What to do: Rewrite the rows from the line with "Looking carefully, is" through the end of the rows, replacing "Looking carefully" with "On close inspection" and changing nothing else. Leave the pictures out of your answer.

Data lines:
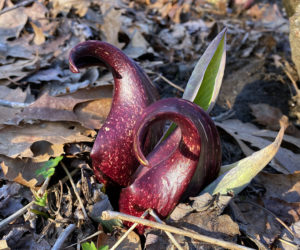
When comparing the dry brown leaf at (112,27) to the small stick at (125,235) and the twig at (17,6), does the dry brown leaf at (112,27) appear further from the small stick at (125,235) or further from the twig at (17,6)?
the small stick at (125,235)

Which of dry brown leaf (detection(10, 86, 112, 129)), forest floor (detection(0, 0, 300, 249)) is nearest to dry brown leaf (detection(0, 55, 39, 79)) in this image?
forest floor (detection(0, 0, 300, 249))

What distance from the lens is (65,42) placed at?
6.88 feet

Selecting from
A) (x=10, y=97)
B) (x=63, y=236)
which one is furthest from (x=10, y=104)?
(x=63, y=236)

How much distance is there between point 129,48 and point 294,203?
4.88 feet

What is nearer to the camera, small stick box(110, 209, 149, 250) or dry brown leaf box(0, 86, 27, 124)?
small stick box(110, 209, 149, 250)

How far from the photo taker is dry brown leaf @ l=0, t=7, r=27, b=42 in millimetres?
2010

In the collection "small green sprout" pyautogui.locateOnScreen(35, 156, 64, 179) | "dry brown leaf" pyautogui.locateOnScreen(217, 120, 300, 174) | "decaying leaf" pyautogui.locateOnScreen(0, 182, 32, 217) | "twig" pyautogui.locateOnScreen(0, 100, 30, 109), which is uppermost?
"twig" pyautogui.locateOnScreen(0, 100, 30, 109)

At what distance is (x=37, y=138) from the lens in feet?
4.29

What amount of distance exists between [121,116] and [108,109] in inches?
16.6

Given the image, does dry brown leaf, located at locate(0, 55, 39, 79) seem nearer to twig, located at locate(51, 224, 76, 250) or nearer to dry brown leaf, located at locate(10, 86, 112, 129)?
dry brown leaf, located at locate(10, 86, 112, 129)

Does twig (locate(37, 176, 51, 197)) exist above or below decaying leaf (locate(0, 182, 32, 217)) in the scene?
above

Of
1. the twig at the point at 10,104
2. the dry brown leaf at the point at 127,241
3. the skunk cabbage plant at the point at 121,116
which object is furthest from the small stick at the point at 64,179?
the twig at the point at 10,104

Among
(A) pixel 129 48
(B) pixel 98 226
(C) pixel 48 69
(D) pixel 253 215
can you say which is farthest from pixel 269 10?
(B) pixel 98 226

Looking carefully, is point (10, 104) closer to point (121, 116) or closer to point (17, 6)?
point (121, 116)
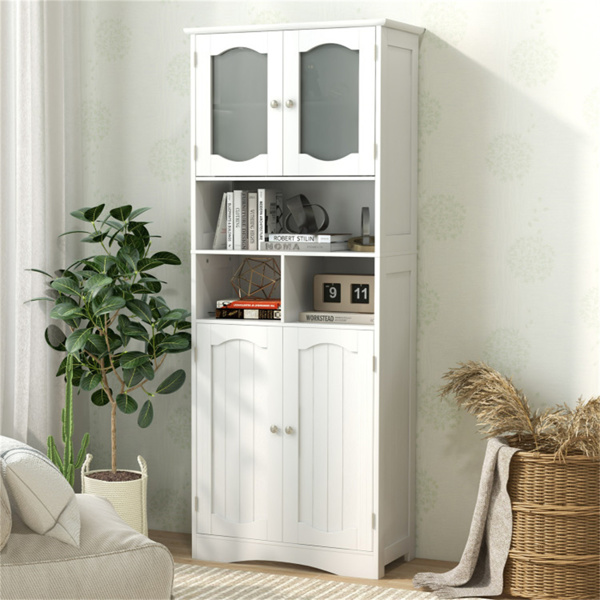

Expected answer:
On close inspection, is point (10, 104) closer to point (121, 116) or closer to point (17, 6)?
point (121, 116)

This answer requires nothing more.